Business owners who are not as tech savvy can also turn to local law firms in their region to help with the set up. The costs may be higher than online services, but can offer alternative to business owners who prefer in-person interactions.

How to keep an LLC in good standing

After setting up your LLC, it's essential to maintain its good standing. Here are some key steps to take:

  • File Annual Reports Most states require LLCs to file annual reports in order to stay in good standing. Missing the filing deadlines can cause the LLC to fall out of good standing with the state. This can affect the business' ability to operate such as obtaining bank accounts or business loans. Some states require a centennial or bi-annual filing instead of annual report.
  • Know What Taxes to Pay and Pay on Time Just like individuals, LLCs are subject to many different types of taxes from local business taxes, state franchise taxes, sales tax, and/or income taxes, to name the main ones. Be prepared to know what taxes and when to pay for them. Consult with a tax accountant for specific situations.
  • Set Up Separate Bookkeeping for the LLC In order to keep the limited liability protection, the company's cash flow operations should be completely separated from any personal transactions. This is best done by setting up a separate business bank account, credit cards, payment accounts (such as PayPal), and proper record keeping.
  • Update Operating Agreement When Needed As the business grows or changes, update the operating agreement accordingly.

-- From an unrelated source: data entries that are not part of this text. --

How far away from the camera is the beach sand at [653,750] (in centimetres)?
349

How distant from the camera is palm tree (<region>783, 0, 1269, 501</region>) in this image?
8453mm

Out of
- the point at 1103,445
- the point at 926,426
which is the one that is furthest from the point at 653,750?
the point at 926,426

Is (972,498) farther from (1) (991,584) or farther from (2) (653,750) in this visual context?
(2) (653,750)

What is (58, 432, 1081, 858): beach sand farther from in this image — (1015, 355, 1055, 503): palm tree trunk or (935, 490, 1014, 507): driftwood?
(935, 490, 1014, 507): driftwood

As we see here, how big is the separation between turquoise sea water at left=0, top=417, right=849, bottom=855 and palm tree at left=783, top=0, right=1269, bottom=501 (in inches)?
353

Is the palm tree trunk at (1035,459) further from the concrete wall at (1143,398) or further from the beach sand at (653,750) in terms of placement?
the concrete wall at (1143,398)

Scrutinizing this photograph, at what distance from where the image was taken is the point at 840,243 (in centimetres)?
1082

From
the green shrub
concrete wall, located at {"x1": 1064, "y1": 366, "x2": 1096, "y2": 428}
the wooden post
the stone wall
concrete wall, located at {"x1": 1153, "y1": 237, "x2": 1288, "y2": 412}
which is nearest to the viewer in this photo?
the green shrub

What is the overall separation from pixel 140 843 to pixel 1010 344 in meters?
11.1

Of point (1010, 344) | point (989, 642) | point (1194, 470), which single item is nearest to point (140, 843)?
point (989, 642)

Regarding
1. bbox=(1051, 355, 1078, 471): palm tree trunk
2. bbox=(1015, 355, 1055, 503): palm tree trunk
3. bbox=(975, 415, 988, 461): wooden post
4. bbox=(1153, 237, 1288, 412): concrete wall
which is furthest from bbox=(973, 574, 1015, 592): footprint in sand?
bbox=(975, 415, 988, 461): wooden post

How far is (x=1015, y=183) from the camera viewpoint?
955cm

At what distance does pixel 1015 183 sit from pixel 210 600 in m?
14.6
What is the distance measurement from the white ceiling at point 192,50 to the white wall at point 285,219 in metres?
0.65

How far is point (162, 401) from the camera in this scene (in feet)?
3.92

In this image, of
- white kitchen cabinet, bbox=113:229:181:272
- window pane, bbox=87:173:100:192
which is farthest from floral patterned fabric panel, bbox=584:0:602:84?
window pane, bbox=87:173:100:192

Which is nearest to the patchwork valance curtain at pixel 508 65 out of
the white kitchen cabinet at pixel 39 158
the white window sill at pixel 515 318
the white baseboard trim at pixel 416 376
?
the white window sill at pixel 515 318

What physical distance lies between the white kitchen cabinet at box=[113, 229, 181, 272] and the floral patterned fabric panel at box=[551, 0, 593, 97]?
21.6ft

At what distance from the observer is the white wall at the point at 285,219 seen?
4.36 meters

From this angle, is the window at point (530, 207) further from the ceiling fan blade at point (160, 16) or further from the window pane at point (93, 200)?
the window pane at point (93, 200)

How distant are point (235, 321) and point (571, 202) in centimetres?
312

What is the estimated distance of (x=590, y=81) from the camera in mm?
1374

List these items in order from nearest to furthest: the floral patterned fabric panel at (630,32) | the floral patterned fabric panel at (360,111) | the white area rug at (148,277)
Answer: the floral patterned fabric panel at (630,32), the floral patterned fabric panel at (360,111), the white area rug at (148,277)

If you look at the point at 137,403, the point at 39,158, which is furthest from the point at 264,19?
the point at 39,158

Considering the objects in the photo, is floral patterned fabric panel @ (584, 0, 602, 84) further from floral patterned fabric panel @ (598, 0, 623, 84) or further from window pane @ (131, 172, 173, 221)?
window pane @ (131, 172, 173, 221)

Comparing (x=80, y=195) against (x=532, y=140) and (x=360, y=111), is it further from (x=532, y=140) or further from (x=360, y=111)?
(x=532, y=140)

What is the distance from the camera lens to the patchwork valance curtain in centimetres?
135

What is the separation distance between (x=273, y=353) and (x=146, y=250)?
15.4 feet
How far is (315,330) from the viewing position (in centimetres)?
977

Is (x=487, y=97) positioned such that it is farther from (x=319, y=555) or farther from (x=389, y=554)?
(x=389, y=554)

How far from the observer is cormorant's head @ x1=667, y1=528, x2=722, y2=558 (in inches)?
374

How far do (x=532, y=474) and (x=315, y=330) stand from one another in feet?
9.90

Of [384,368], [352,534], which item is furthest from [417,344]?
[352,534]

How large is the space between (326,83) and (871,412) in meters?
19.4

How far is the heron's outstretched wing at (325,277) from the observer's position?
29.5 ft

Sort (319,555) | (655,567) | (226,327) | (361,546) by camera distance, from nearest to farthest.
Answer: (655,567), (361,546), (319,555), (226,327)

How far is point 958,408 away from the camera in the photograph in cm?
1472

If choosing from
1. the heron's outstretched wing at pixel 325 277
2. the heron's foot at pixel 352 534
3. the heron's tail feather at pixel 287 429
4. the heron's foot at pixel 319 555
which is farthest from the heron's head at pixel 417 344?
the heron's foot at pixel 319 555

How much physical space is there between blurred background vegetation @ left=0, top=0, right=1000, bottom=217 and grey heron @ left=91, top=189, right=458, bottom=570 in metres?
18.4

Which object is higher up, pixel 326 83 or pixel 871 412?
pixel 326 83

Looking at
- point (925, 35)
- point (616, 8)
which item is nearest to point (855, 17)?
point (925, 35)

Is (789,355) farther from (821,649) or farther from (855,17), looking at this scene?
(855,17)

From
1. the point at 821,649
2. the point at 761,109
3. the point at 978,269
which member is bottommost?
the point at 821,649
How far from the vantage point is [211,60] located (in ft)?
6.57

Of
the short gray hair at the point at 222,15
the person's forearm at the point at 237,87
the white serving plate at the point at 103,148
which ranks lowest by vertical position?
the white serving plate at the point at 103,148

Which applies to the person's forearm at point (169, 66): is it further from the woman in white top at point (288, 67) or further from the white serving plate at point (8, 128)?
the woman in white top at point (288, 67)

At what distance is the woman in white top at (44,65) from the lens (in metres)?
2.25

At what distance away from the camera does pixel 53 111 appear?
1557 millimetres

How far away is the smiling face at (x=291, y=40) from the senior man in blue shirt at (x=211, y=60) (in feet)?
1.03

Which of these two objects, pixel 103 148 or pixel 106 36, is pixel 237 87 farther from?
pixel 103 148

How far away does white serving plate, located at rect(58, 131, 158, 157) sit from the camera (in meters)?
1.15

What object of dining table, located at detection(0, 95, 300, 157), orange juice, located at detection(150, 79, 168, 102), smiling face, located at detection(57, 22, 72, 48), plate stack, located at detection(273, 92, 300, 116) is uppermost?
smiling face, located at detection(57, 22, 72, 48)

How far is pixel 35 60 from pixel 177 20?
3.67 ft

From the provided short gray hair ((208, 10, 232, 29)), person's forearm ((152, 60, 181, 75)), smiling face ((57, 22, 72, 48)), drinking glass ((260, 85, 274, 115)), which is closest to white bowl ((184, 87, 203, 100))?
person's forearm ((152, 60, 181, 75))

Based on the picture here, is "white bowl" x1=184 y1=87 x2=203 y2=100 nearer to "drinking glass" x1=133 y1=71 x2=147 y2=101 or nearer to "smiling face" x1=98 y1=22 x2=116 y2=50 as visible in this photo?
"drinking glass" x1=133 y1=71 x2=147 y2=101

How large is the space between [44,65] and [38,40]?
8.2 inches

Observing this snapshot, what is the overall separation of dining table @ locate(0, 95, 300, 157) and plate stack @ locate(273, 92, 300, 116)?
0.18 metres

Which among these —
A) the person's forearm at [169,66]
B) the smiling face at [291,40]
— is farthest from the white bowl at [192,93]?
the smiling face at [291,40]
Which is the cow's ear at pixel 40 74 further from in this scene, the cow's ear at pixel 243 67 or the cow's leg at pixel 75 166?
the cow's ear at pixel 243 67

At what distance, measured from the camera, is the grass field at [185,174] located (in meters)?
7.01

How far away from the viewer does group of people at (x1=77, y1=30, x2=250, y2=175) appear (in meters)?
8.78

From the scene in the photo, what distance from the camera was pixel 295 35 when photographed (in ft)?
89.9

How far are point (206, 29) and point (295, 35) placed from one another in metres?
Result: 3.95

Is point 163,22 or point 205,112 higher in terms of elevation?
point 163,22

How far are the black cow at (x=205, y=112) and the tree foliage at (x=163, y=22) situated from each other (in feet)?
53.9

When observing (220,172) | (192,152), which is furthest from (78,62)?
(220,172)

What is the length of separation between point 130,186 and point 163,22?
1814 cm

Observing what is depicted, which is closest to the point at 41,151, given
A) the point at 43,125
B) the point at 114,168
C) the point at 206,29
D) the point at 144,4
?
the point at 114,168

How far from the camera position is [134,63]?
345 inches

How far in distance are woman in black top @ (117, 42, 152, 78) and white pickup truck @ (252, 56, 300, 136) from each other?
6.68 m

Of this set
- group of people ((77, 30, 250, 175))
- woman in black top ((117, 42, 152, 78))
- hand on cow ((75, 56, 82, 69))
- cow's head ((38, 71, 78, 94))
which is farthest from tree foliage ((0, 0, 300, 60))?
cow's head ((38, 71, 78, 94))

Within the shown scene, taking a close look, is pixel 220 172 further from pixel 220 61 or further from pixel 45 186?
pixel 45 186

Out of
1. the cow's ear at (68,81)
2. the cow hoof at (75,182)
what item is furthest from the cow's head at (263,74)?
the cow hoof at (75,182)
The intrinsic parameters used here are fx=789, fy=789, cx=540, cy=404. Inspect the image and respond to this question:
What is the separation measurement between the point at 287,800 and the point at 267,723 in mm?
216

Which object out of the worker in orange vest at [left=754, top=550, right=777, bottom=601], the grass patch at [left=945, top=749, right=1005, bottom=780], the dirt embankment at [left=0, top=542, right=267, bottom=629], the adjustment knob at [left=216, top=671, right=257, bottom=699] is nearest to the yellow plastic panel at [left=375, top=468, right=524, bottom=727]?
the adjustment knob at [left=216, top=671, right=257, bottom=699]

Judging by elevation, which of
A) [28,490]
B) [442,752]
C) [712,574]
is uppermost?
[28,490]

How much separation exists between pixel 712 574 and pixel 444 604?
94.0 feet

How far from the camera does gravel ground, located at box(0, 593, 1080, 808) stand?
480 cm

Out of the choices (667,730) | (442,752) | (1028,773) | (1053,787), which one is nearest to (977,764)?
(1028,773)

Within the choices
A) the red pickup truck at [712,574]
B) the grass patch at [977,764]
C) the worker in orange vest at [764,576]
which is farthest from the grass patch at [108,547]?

From time to time, it's important to check if the LLC remains in good standing by requesting a report from the state, usually with the Secretary of State.

Manager-Managed vs. Member-Managed

LLCs can be structured in various ways, but there are two primary management structures:

  • Manager-Managed: Members appoint one or more managers to handle the day-to-day operations of the LLC.
  • Member-Managed: All members actively participate in the business's management decisions.

Single Member vs. Multi-Member

  • Single Member: A single-member structure typically involves one individual who is solely responsible for the operations and decision-making within the entity.
  • Multi-Member: A multi-member structure includes multiple individuals who share responsibilities, collaborate on decision-making, and contribute to the overall management of the entity.

Types of LLCs

Series LLC

A Series LLC allows a single LLC to have multiple "series" or subdivisions, each with its own assets, liabilities, and members. This structure is beneficial for businesses with diverse operations or investments. One common industry that utilizes Series LLC is real estate for owners of multiple real estate properties.

PLLC

A Professional Limited Liability Company (PLLC) is a specific type of LLC meant for licensed professionals like doctors, lawyers, and accountants. It provides the same liability protections as an LLC while allowing licensed professionals to offer their services.

L3Cs

Low-Profit Limited Liability Companies (L3Cs) are hybrid structures designed for organizations with primarily charitable or educational purposes. They allow investors to contribute funds while receiving a limited return.

Not all states offer all of these variations of LLCs. Therefore, it's important to check with the specific state where the LLC is or will be formed. Typically the information is available with the Secretary of State. Consult with the local attorney if the information is unclear.

Alternatives to LLCs

While LLCs provide significant benefits, they might not be the best choice for every business. Here are some alternatives:

  • Sole Proprietorship is the default business structure that a business owner operates under when they start their business without setting up a formal legal entity. This business structure provides no legal protection or tax benefits for its owner, but is the simplest to operate under.
  • Partnership is by definition when two or more individuals agree to do business together. It is easy to establish but, similar to the Sole Proprietorship, does not offer personal liability protection.
  • Corporation Provides strong liability protection but is more complex and expensive to maintain.
  • S Corporation Offers pass-through taxation like an LLC but with limitations on corporate structure and restrictions on ownership.